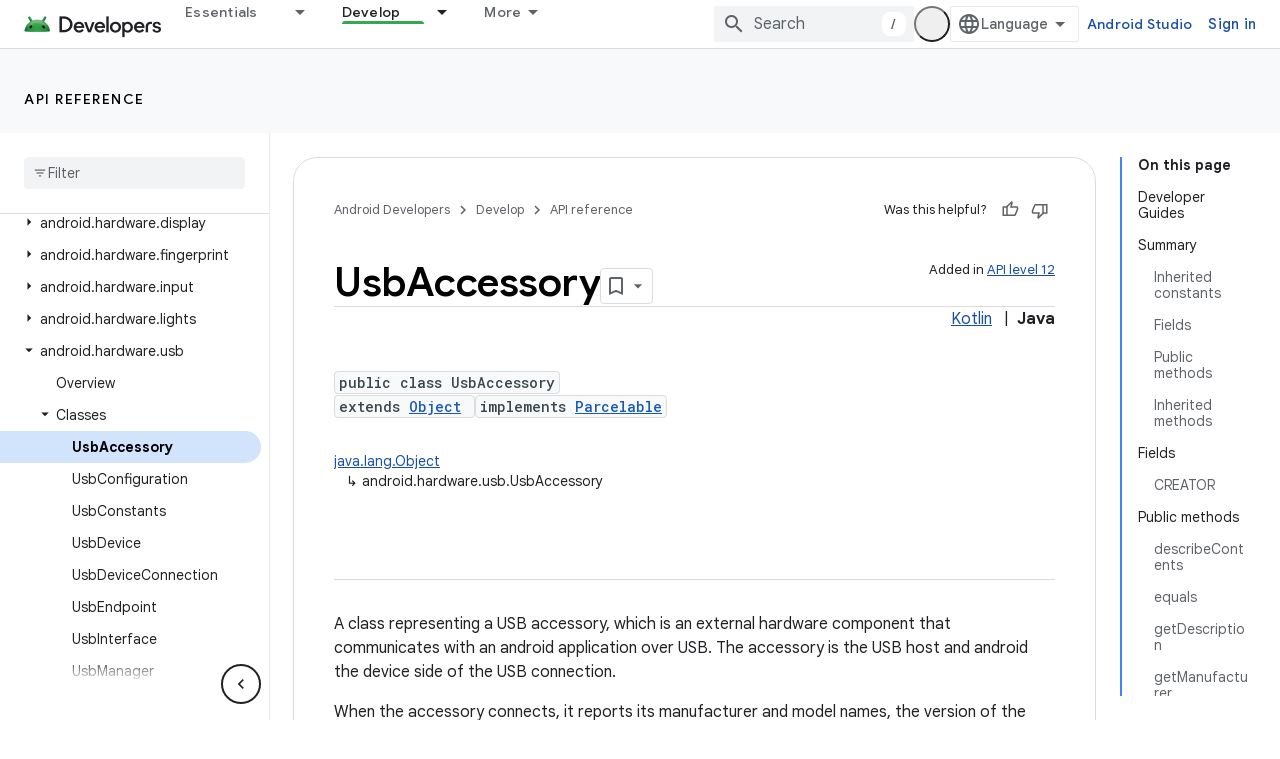

--- FILE ---
content_type: text/html; charset=UTF-8
request_url: https://feedback-pa.clients6.google.com/static/proxy.html?usegapi=1&jsh=m%3B%2F_%2Fscs%2Fabc-static%2F_%2Fjs%2Fk%3Dgapi.lb.en.2kN9-TZiXrM.O%2Fd%3D1%2Frs%3DAHpOoo_B4hu0FeWRuWHfxnZ3V0WubwN7Qw%2Fm%3D__features__
body_size: 76
content:
<!DOCTYPE html>
<html>
<head>
<title></title>
<meta http-equiv="X-UA-Compatible" content="IE=edge" />
<script type="text/javascript" nonce="OGhUhB6sevjpoHjuw8WALA">
  window['startup'] = function() {
    googleapis.server.init();
  };
</script>
<script type="text/javascript"
  src="https://apis.google.com/js/googleapis.proxy.js?onload=startup" async
  defer nonce="OGhUhB6sevjpoHjuw8WALA"></script>
</head>
<body>
</body>
</html>
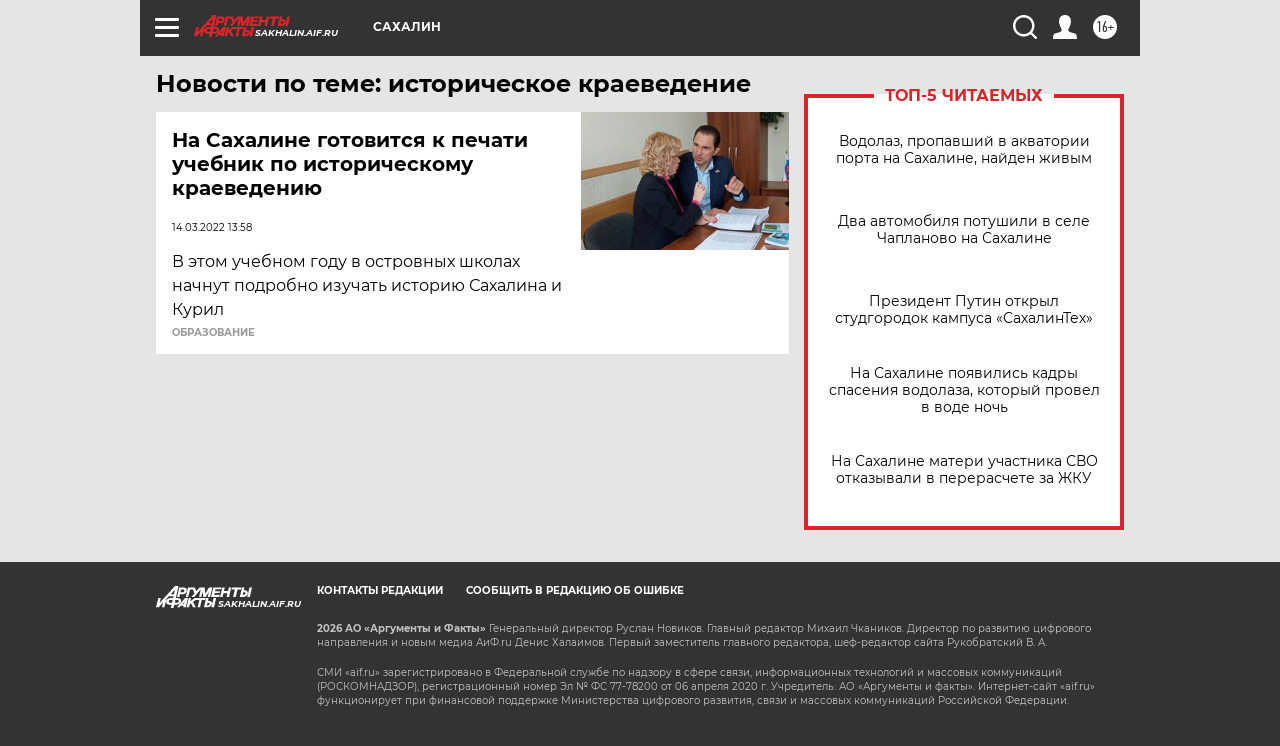

--- FILE ---
content_type: text/html
request_url: https://tns-counter.ru/nc01a**R%3Eundefined*aif_ru/ru/UTF-8/tmsec=aif_ru/133453990***
body_size: -73
content:
DA1F740D69759859X1769314393:DA1F740D69759859X1769314393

▶ TASK OBJECTIVE: If a record holds a picture, skip the picture and write out everything else exactly.

▶ ANSWER SECTION:
--- FILE ---
content_type: text/html; charset=UTF-8
request_url: https://feedback-pa.clients6.google.com/static/proxy.html?usegapi=1&jsh=m%3B%2F_%2Fscs%2Fabc-static%2F_%2Fjs%2Fk%3Dgapi.lb.en.2kN9-TZiXrM.O%2Fd%3D1%2Frs%3DAHpOoo_B4hu0FeWRuWHfxnZ3V0WubwN7Qw%2Fm%3D__features__
body_size: 76
content:
<!DOCTYPE html>
<html>
<head>
<title></title>
<meta http-equiv="X-UA-Compatible" content="IE=edge" />
<script type="text/javascript" nonce="OGhUhB6sevjpoHjuw8WALA">
  window['startup'] = function() {
    googleapis.server.init();
  };
</script>
<script type="text/javascript"
  src="https://apis.google.com/js/googleapis.proxy.js?onload=startup" async
  defer nonce="OGhUhB6sevjpoHjuw8WALA"></script>
</head>
<body>
</body>
</html>

--- FILE ---
content_type: text/html
request_url: https://tns-counter.ru/nc01a**R%3Eundefined*aif_ru/ru/UTF-8/tmsec=aif_ru/133453990***
body_size: -73
content:
DA1F740D69759859X1769314393:DA1F740D69759859X1769314393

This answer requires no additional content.